> _OBJECTIVE_
Give these items again with "green netting" swapped for "green mesh" everywhere it occurs, and leave the rest unchanged.

> _Dataset rows_

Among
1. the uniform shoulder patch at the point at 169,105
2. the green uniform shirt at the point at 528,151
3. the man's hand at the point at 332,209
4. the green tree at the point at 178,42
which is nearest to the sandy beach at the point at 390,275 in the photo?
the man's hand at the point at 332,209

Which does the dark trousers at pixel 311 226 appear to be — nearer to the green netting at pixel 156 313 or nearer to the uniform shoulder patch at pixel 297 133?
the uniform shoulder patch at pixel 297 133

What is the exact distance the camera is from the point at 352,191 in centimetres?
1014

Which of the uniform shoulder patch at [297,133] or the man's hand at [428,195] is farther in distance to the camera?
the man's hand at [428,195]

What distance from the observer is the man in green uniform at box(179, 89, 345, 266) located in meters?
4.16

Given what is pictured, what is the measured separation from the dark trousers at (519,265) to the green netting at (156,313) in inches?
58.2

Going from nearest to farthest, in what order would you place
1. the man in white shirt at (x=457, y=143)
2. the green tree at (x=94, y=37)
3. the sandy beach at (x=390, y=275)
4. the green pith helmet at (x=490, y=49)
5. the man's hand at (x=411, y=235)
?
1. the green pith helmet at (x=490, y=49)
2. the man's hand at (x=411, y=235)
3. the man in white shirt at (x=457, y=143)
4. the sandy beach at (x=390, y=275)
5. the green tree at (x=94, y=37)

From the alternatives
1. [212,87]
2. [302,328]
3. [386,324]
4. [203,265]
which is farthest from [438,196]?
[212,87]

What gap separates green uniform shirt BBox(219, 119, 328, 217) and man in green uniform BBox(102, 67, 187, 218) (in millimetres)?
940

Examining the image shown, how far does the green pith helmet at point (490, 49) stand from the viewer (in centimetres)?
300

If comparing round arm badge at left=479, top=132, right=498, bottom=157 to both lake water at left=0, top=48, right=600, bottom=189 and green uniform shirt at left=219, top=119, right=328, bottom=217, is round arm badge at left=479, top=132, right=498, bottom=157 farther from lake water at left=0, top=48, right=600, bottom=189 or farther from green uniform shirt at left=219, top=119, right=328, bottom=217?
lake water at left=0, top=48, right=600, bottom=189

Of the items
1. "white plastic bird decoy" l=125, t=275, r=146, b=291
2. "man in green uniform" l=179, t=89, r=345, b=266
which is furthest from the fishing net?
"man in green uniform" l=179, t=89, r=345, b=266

> _PROBLEM SOLUTION_
Among
1. the uniform shoulder patch at the point at 169,105
2. the green uniform shirt at the point at 528,151
3. the man's hand at the point at 332,209
4. the green tree at the point at 178,42
which is nearest to the sandy beach at the point at 390,275 in the photo?
the man's hand at the point at 332,209

Which does the dark trousers at pixel 311 226 appear to be — nearer to the green mesh at pixel 156 313 or nearer to the uniform shoulder patch at pixel 297 133?
the uniform shoulder patch at pixel 297 133

What is the exact distance the camera is from the point at 352,191 in centimetres?
1014

Which of the uniform shoulder patch at [297,133] or the man's hand at [428,195] is farther in distance to the camera?
the man's hand at [428,195]

What distance from the observer is the man in green uniform at box(179, 89, 345, 266) located in meters?
4.16

Given what is pictured, what is the measured separation from the dark trousers at (519,265) to the green mesh at (156,313) in inches?
58.2

Going from nearest to farthest, in what order would you place
1. the man in white shirt at (x=457, y=143)
2. the green tree at (x=94, y=37)
3. the sandy beach at (x=390, y=275)
4. the green pith helmet at (x=490, y=49)
5. the man's hand at (x=411, y=235)
?
1. the green pith helmet at (x=490, y=49)
2. the man's hand at (x=411, y=235)
3. the man in white shirt at (x=457, y=143)
4. the sandy beach at (x=390, y=275)
5. the green tree at (x=94, y=37)

From the alternatives
1. [212,87]
2. [302,328]
3. [386,324]
4. [203,265]
which is farthest from [438,196]?
[212,87]

What gap separates green uniform shirt BBox(219, 119, 328, 217) and man in green uniform BBox(102, 67, 187, 218) (in millimetres)?
940

Examining the image shown, how far does the green pith helmet at point (490, 49) stand from the viewer (in centimetres)?
300

If comparing round arm badge at left=479, top=132, right=498, bottom=157 to both lake water at left=0, top=48, right=600, bottom=189 and green uniform shirt at left=219, top=119, right=328, bottom=217, is round arm badge at left=479, top=132, right=498, bottom=157 farther from lake water at left=0, top=48, right=600, bottom=189 or farther from green uniform shirt at left=219, top=119, right=328, bottom=217?
lake water at left=0, top=48, right=600, bottom=189

Of the items
1. "white plastic bird decoy" l=125, t=275, r=146, b=291
2. "man in green uniform" l=179, t=89, r=345, b=266
which is furthest from the fishing net?
"man in green uniform" l=179, t=89, r=345, b=266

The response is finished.